[Pacemaker] pacemaker counts probe failure twice

Wed Oct 29 17:32:24 EDT 2014

> On 29 Oct 2014, at 10:01 pm, Andrei Borzenkov <arvidjaar at gmail.com> wrote:
> 
> I observe strange behavior that I cannot understand. Pacemaker 1.1.11-3ca8c3b.
> 
> There is master/slave resource running. Maintenance-mode was set,
> pacemaker restarted, maintenance-mode reset. This specific RA returns
> Slave instead of Master for the first probe. But what happens later is
> rather strange.
> 
> So on startup pacemaker initiates probe:
> 
> Oct 29 11:25:59 n1 crmd[2879]:   notice: te_rsc_command: Initiating
> action 3: monitor rsc_SAPHana_HDB_HDB00:0_monitor_0 on n1 (local)
> Oct 29 11:25:59 n1 crmd[2879]:   notice: te_rsc_command: Initiating
> action 4: monitor rsc_SAPHanaTopology_HDB_HDB00:0_monitor_0 on n1
> (local)
> 
> That's fine.
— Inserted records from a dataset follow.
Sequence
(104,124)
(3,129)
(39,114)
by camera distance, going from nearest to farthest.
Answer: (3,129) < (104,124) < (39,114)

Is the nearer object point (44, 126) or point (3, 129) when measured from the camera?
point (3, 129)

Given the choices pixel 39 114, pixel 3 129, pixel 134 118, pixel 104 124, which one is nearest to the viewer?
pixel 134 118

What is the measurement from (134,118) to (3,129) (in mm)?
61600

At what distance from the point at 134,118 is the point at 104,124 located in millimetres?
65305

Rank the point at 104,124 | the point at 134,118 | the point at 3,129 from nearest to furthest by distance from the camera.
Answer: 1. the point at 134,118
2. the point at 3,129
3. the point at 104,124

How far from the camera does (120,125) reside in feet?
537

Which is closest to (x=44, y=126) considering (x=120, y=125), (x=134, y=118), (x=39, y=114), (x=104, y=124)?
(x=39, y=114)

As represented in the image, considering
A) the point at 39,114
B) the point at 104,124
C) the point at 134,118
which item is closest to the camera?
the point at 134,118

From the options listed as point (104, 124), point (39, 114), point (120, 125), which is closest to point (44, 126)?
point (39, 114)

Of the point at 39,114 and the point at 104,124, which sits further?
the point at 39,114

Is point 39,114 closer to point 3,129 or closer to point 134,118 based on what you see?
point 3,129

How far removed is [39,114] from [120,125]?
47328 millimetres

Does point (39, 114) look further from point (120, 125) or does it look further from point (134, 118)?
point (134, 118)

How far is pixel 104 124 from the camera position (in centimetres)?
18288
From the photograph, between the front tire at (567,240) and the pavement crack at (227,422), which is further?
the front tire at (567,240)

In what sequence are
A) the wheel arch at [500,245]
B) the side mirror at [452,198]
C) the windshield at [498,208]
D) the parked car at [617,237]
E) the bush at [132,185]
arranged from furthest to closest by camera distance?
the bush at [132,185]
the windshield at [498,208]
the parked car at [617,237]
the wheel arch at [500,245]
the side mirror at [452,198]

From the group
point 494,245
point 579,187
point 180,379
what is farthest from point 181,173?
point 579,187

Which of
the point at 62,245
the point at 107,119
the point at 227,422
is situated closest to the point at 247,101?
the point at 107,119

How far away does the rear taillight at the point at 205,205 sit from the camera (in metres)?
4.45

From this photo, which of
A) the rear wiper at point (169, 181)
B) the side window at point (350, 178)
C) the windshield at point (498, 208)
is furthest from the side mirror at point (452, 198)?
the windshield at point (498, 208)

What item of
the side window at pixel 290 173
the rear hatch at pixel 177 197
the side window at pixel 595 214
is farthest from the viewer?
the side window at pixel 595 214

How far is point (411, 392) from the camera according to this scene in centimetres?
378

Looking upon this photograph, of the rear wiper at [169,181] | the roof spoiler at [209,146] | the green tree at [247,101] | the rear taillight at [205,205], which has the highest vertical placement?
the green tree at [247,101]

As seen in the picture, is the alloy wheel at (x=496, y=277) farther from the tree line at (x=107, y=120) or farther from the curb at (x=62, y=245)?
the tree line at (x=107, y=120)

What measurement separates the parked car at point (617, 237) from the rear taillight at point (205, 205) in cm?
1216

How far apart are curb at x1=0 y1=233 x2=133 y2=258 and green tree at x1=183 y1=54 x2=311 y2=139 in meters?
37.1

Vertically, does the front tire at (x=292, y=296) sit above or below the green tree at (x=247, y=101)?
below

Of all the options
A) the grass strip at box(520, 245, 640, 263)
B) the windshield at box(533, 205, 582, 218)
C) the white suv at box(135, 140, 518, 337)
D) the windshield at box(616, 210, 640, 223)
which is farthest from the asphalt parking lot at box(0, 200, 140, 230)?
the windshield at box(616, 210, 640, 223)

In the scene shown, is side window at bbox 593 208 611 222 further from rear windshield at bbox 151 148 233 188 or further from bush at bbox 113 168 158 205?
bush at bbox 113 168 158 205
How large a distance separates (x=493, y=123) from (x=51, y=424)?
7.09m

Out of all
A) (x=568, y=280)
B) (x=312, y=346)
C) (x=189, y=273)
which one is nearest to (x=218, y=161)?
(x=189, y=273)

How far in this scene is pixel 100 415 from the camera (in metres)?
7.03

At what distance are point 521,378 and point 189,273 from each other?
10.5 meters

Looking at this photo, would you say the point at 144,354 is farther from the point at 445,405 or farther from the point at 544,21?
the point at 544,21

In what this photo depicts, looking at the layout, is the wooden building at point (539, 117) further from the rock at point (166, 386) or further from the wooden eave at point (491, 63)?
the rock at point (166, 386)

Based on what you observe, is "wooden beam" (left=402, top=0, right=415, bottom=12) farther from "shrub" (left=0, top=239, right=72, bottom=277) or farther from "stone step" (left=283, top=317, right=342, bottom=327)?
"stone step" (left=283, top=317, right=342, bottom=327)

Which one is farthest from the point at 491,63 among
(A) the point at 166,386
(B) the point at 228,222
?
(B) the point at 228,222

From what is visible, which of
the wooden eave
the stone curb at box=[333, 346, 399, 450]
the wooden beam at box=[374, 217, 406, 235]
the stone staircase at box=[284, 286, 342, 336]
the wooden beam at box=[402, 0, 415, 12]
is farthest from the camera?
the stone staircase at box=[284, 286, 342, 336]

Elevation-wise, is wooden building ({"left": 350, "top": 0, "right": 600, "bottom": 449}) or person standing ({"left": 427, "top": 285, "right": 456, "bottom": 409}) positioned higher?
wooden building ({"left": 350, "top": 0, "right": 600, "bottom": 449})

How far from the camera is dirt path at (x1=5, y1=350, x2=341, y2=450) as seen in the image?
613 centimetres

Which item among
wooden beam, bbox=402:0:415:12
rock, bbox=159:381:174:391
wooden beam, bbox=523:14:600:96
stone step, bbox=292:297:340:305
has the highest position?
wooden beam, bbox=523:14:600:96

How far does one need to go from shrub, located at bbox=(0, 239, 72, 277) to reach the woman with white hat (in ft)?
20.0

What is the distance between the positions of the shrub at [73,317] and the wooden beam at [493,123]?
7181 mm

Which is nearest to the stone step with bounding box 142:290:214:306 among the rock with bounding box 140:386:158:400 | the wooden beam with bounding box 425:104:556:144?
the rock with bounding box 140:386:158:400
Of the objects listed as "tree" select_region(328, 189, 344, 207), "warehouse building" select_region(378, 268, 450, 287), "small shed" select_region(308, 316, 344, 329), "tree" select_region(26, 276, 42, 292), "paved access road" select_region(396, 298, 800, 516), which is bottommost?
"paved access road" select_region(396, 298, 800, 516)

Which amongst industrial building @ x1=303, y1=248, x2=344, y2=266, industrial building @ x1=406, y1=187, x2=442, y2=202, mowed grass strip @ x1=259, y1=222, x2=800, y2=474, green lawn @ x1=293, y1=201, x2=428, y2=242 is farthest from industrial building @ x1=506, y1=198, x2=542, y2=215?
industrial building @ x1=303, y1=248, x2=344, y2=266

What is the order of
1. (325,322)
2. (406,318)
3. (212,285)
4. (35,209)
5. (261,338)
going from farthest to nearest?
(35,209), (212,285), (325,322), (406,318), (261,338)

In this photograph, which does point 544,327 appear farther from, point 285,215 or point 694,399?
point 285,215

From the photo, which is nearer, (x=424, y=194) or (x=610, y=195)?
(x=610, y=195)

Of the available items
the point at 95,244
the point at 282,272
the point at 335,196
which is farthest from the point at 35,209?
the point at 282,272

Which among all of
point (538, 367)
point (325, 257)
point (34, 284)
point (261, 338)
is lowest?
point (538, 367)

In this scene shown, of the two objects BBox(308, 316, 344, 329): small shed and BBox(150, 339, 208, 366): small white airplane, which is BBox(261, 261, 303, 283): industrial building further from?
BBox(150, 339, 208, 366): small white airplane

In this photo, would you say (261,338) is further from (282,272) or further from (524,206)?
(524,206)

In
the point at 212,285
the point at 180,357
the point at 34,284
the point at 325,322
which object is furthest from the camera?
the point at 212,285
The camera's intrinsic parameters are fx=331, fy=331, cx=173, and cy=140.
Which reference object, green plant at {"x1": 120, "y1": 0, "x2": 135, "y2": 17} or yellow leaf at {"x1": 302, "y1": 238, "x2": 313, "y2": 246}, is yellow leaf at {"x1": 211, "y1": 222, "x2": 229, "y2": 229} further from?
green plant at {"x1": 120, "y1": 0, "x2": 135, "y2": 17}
Agents return OK (correctly for clone
> rsc_SAPHanaTopology_HDB, may be incorrectly for master/slave
> rsc_SAPHana_HDB):
> 
> Oct 29 11:26:03 n1 crmd[2879]:   notice: process_lrm_event: LRM
> operation rsc_SAPHanaTopology_HDB_HDB00_monitor_0 (call=12, rc=0,
> cib-update=49, confirmed=true) ok
> Oct 29 11:26:03 n1 crmd[2879]:   notice: process_lrm_event: LRM
> operation rsc_SAPHana_HDB_HDB00_monitor_0 (call=7, rc=0,
> cib-update=50, confirmed=true) ok
> 
> But pacemaker suddenly counts each of them twice? Why?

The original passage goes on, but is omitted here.